Calgary, AB,
17
August
2017
|
14:45
America/Denver

Calgary Police improve transparency on officer conduct investigations

The Calgary Police Service has made new information available to citizens on how concerns and complaints about officer conduct are handled.

New webpages explaining the process the Service follows when citizens report a concern have been added to calgarypolice.ca. Citizens can learn about the laws that govern police conduct and the process for investigating and ultimately dealing with citizen concerns.

Two new reports are also available on the webpages, an Annual Report providing statistical information on how many times citizens call with concerns or complaints, and a Formal Complaint Outcomes Report on how the Service or Professional Conduct Hearings addressed complaints that could not be resolved informally.

While the officers involved in the files are not identified, citizens can read a high-level summary of the situation that led to the complaint, what misconduct is alleged, whether the file went to a hearing or was decided by the Chief Constable, and what corrective action was taken in each case.

The goal of this document and the statistical annual report published with it is to provide the public with greater transparency regarding the police complaint process and outcomes.

“We are committed to handling any concerns about an officer’s conduct or the service we provide in a fair, open and transparent way,” says Murray Stooke, Manager of the Ethics & Accountability Division.

In 2016, the Calgary Police Service was dispatched to 274,312 calls.
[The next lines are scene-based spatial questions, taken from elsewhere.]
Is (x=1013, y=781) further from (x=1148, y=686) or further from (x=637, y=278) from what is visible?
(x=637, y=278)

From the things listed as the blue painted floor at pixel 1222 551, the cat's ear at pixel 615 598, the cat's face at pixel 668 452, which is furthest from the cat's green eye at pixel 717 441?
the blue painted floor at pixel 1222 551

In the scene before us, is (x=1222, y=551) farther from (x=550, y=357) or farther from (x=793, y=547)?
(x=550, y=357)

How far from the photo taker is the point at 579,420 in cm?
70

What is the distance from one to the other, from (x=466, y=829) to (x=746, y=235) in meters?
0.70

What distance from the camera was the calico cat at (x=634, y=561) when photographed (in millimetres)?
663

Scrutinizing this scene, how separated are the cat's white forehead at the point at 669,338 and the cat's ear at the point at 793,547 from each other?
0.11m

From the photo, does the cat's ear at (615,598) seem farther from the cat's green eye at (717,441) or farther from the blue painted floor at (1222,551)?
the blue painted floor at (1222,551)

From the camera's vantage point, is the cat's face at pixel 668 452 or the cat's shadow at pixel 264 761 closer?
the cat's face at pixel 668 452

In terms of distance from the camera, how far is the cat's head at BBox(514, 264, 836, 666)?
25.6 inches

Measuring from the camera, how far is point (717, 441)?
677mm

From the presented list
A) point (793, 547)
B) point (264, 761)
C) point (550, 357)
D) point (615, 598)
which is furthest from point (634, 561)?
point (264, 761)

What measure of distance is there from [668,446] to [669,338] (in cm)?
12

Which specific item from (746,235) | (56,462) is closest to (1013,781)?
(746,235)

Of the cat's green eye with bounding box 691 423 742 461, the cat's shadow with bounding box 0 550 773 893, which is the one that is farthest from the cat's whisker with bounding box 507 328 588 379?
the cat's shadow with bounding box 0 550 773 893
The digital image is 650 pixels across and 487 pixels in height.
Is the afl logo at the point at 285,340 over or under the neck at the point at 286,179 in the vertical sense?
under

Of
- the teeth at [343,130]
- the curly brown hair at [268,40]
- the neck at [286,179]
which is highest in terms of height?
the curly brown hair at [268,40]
Citizens reported a concern to the Professional Standards Section 1,376 times, which included 282 formal citizen complaints. This is an increase of 38 more formal complaints than received in 2015 and is higher than the five year average of 191 per year.

Around 92 per cent of these concerns and complaints were successfully resolved informally, through an explanation of police procedures, an informal conversation between involved parties, or the officer’s supervisor addressing the concern.

Only 79 matters could not be resolved informally, resulting in a formal investigation, down from a five-year high of 95 in 2014. Only five matters investigated in 2016 required a Professional Conduct Hearing.

The Service also received, on average, 12 compliments every week that commended officers for going above and beyond in their duties.

As part of an ongoing commitment to transparency and openness, the Service recently supported the recommendations made by the Alberta Association of Chiefs of Police (AACP) to ask the province begin a process to modernize the public complaint process.

The AACP has recommended broad-based public consultations on a variety of issues, including the viability and desirability of a fully-independent civilian body to investigate complaints about officer conduct. Additionally, the association suggested the process for investigating concerns and complaints needs to be shortened and streamlined, and that the Presiding Officers in charge of Professional Conduct Hearings should be appointed by the province instead of the Chief of Police.